The National Survey of Family Growth is conducted in five-year cycles. In each cycle, surveys are administered via personal interviews with people at homes. The interviewees generally comprise only the civilian, non-institutionalized population.

The cycles so far have been:

- Cycle 1, started 1973
- Cycle 2, started 1976
- Cycle 3, started 1982
- Cycle 4, started 1988
- Cycle 5, started 1995
- Cycle 6, started 2002
- 2006–2010 NSFG
- 2011–2013 NSFG
- 2013–2015 NSFG
- 2015–2019 NSFG

While Cycles 1–5 surveyed only women, Cycle 6 and later surveyed both men and women and used households as the unit of analysis. Cycle 6 surveyed 12,571 respondents 15–44 years of age: 7,643 females and 4,928 males. The 2006–2010 NSFG surveyed 22,682 interviews: over 10,000 interviews with men and more than 12,000 interviews with women. In 2006, the NSFG shifted from periodic surveys to continuous interviewing. For Cycle 6 onward, the surveys were conducted in person by female interviewers who are hired and managed by the University of Michigan Institute for Social Research. The survey samples are intended to be nationally representative but not necessarily representative at subnational levels (such as individual states, ethnicities, or religions).

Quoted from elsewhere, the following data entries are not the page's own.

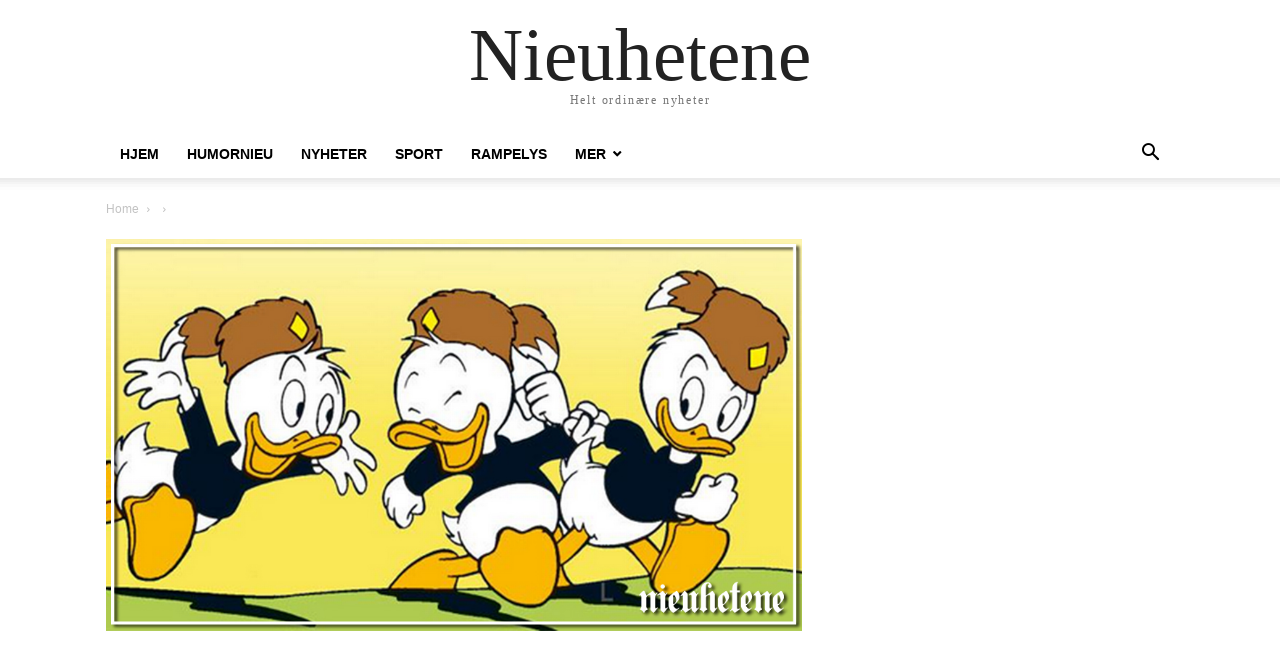

--- FILE ---
content_type: text/css
request_url: https://www.nieuhetene.no/wp-content/uploads/useanyfont/uaf.css?ver=1764835507
body_size: 129
content:
				@font-face {
					font-family: 'avenirnext';
					src: url('/wp-content/uploads/useanyfont/6864AvenirNext.woff2') format('woff2'),
						url('/wp-content/uploads/useanyfont/6864AvenirNext.woff') format('woff');
					  font-display: auto;
				}

				.avenirnext{font-family: 'avenirnext' !important;}


NSFG resumed data collection in January 2022 with a multi-mode, continuous survey design. Under this survey design, data collection will continue through December 2029.

==Data==

For the survey cycles that have been completed, data is available both in the form of portable document format summaries and as full data files. In addition, program statements are available in SAS, SPSS, and STATA.

Key statistics are also browsable online.

NSFG data is also mirrored on the website of the University of Michigan's Inter-university Consortium for Political and Social Research.

==Reception and impact==

===Claims===

Data collected by the NSFG are used as follows:

- By scholars in the behavioral sciences (e.g., sociology, demography, and economics) to study marriage, divorce, fertility, and family life
- By scholars in public health to study reproductive, maternal and infant health topics
- By agencies of the US Department of Health and Human Services, to brief senior officials and to inform program decision-making in research programs and in health and social service programs
- By state and local governments to plan health and social service programs
- By private-sector research organizations which distribute the information to the public and to policy makers
- By the press, to prepare articles on a number of topics related to health and family life

===Academic research===

The NSFG has been cited in more than 1,300 journal articles, NHCS reports, and book chapters. Research citing the NSFG is concentrated on topics related to family planning, contraception, abortion, and fertility.